Supplied data:
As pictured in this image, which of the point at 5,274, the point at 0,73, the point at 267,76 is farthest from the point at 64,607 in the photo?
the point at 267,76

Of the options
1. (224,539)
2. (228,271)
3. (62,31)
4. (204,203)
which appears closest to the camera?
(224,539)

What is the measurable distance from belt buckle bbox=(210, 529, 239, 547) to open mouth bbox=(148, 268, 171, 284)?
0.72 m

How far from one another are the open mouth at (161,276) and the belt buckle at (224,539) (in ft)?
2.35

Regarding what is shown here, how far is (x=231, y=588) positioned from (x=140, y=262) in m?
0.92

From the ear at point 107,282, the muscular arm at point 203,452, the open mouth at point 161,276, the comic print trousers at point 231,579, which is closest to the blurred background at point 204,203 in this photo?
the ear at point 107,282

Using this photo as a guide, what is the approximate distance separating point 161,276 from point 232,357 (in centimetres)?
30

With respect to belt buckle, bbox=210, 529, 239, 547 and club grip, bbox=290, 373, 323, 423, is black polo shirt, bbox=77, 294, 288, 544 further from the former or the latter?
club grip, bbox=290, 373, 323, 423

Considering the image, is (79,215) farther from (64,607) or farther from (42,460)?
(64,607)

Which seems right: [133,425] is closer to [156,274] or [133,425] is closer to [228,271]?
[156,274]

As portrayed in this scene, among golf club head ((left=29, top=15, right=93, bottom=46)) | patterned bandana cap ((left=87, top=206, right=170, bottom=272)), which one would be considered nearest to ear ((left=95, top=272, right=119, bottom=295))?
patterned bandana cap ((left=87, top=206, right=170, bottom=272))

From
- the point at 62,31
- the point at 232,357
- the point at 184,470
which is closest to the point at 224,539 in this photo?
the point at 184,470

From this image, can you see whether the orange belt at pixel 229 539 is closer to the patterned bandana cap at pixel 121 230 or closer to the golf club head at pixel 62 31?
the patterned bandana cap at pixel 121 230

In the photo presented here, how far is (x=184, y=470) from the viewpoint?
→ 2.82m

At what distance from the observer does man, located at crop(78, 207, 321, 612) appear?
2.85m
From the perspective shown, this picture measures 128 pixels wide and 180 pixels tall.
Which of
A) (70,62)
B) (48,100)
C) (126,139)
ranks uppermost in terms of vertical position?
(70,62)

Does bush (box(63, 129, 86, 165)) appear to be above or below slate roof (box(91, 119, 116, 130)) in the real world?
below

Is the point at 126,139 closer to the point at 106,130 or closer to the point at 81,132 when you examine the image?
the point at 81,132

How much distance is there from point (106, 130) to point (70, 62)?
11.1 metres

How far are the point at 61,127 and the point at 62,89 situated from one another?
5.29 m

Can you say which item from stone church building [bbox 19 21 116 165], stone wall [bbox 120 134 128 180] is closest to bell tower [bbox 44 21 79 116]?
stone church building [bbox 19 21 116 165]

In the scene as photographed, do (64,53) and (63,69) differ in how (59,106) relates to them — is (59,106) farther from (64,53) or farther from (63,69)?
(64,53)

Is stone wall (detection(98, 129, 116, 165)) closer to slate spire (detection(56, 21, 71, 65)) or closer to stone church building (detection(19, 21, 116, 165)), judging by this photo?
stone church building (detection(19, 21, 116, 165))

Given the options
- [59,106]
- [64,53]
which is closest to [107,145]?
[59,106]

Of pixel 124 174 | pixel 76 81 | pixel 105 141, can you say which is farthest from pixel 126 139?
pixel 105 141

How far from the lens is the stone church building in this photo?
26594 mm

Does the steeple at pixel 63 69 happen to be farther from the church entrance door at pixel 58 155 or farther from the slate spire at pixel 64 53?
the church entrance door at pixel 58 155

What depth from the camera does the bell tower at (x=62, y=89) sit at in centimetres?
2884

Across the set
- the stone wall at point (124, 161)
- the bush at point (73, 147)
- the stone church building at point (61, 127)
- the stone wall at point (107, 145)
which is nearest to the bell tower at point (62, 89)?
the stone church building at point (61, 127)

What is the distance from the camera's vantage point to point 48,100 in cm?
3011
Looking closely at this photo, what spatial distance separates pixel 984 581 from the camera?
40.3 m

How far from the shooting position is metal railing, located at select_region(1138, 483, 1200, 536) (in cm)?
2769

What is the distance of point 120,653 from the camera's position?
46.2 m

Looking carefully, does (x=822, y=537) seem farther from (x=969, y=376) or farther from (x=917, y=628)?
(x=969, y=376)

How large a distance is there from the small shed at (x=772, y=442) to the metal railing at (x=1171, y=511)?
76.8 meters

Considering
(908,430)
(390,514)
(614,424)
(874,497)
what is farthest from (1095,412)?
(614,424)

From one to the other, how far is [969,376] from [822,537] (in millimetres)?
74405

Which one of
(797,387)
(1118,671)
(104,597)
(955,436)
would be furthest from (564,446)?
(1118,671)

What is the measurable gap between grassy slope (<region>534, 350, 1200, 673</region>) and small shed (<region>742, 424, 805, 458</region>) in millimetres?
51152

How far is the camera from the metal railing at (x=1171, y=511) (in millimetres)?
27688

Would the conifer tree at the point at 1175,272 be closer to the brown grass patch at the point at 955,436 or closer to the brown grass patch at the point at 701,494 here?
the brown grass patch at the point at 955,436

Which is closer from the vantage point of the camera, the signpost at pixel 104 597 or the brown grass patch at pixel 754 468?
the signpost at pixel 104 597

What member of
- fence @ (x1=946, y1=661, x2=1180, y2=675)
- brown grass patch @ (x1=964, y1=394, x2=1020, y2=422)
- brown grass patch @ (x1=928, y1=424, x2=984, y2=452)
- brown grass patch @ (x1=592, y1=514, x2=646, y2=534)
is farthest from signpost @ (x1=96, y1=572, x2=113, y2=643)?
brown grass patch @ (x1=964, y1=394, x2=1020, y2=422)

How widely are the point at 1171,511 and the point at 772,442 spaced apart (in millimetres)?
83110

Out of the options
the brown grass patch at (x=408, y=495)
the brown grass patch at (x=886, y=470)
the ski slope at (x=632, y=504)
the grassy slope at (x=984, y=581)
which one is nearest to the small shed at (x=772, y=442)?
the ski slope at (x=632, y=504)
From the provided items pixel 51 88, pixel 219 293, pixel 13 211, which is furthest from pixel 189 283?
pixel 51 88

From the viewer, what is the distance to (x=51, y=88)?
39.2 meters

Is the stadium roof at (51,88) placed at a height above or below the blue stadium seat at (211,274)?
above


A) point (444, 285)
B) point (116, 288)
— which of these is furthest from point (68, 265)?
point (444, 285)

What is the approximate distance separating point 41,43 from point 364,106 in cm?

What you will do: Count the lines in the records above that contain the word "nearest". Reply with the number alone.

The output: 3